- IATA: none; ICAO: KDPL; FAA LID: DPL;

Summary
- Airport type: Public
- Owner: Duplin County
- Serves: Kenansville, North Carolina
- Elevation AMSL: 137 ft (42 m)
- Coordinates: 35°00′00″N 077°58′54″W﻿ / ﻿35.00000°N 77.98167°W

Map
- DPL Location of airport in North Carolina

Runways
| Direction | Length |  | Surface |
| ft | m |
| 5/23 | 6,002 | 1,829 | Asphalt |

Statistics (2011)
- Aircraft operations: 17,500
- Based aircraft: 21
- Source: Federal Aviation Administration

= Duplin County Airport =

Duplin County Airport is a county-owned, public-use airport in Duplin County, North Carolina, United States. It is located two nautical miles (4 km) northwest of the central business district of Kenansville, North Carolina. This airport is included in the National Plan of Integrated Airport Systems for 2011–2015, which categorized it as a general aviation facility.
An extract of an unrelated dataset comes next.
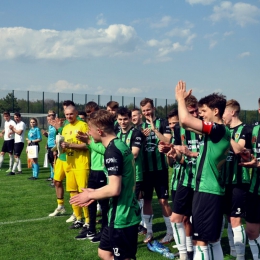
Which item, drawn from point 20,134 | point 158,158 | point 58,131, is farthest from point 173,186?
point 20,134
Although most U.S. airports use the same three-letter location identifier for the FAA and IATA, this airport is assigned DPL by the FAA but has no designation from the IATA (which assigned DPL to Dipolog Airport in Dipolog, Philippines).

== History ==
Duplin County Airport opened December 16, 1964 when a University of North Carolina Medical School airplane landed on the runway.

== Facilities and aircraft ==
Duplin County Airport covers an area of 435 acres (176 ha) at an elevation of 137 feet (42 m) above mean sea level. It has one runway designated 5/23 with an asphalt surface measuring 6,002 by 75 feet (1,829 x 23 m).

For the 12-month period ending August 25, 2011, the airport had 17,500 aircraft operations, an average of 47 per day: 2% general aviation and 98% military. MCAS New River uses the airport as an OLF. At that time there were 21 aircraft based at this airport: 67% single-engine, 19% jet, 9% multi-engine, and 5% helicopter.